With the adoption in 1948 of the Universal Declaration of Human Rights, the foundation of international human rights law was established. Fundamentally, Article One of the Declaration states that “[a]ll human beings are born free and equal in dignity and rights.” The Declaration continues to be an inspiration to the global community, as it seeks by its very existence to address injustices. Over the years, the commitments outlined in the Declaration have been translated into law, including in the form of treaties and customary international law, as well as individual domestic law. The creation of a comprehensive body of human rights law is one of the greatest results of the United Nations with the resultant prescribed treaties to which all nations can subscribe.
It has been stated that the instrumental value of international human rights law, direct or indirect, is not as self-evident as hoped. We have only to examine the clear breaches, as evidenced by the genocide in Rwanda, the ethnic cleansing in the Yugoslavia, and the genocide of the Rohingya in Myanmar. But continued atrocities do not disprove the case for international human rights law. It is a contradiction that scholars and observers of the human condition have never fully been able to reconcile, and it is certainly the foundation upon which enormous volumes of scholarship have been based. We can note that the narratives of death and destruction have traditionally overshadowed attention to a broader history of human goodness. One would hope that this is because evil and oppression are in fact egregious breaks from most of human history, but that unfortunately is a narrative not yet anywhere near complete or determined. While the better aspects of human nature are referenced in this book, our focus will be upon the failure of humanity to avert evil either at the state level or in relation to individual conduct.

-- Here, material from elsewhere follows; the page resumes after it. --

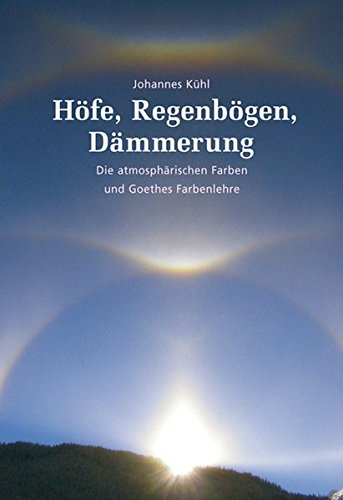 Höfe, Regenbögen, Dämmerung: Die atmosphärischen Farben und Goethes Farbenlehre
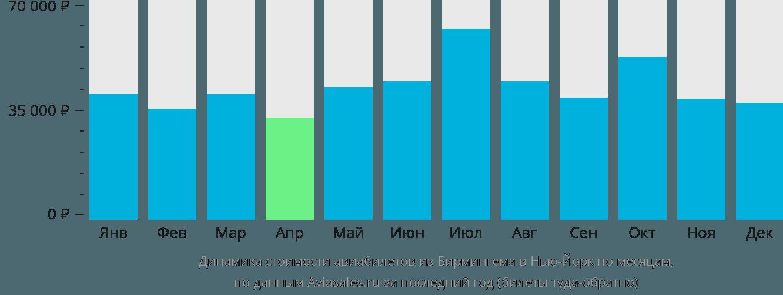 Динамика стоимости авиабилетов из Бирмингема в Нью-Йорк по месяцам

These are the debates that instructed the remonstrations of many of the greatest philosophers in human history. Socrates stated that humanity was required to establish fundamental principles that would instruct human behaviour, and that good and evil could be measured most importantly beyond the desires of individual human beings. Plato held a more spiritual view, maintaining that human beings were imbued with a sense of good and evil even before their individual creation. Thomas Hobbes’ view was much more pragmatic, maintaining that the idea of good and evil was essentially relative and that it could change. Irrespective of these views, and those of other renowned thinkers throughout history, the practical implications for humanity have been vast.
Many of the great institutions of human creation have been established to intercede on behalf of the persecuted, whether states or individuals. The League of Nations in the period following the First World War, or the United Nations that emerged from the conclusion of the Second World War, are primary examples.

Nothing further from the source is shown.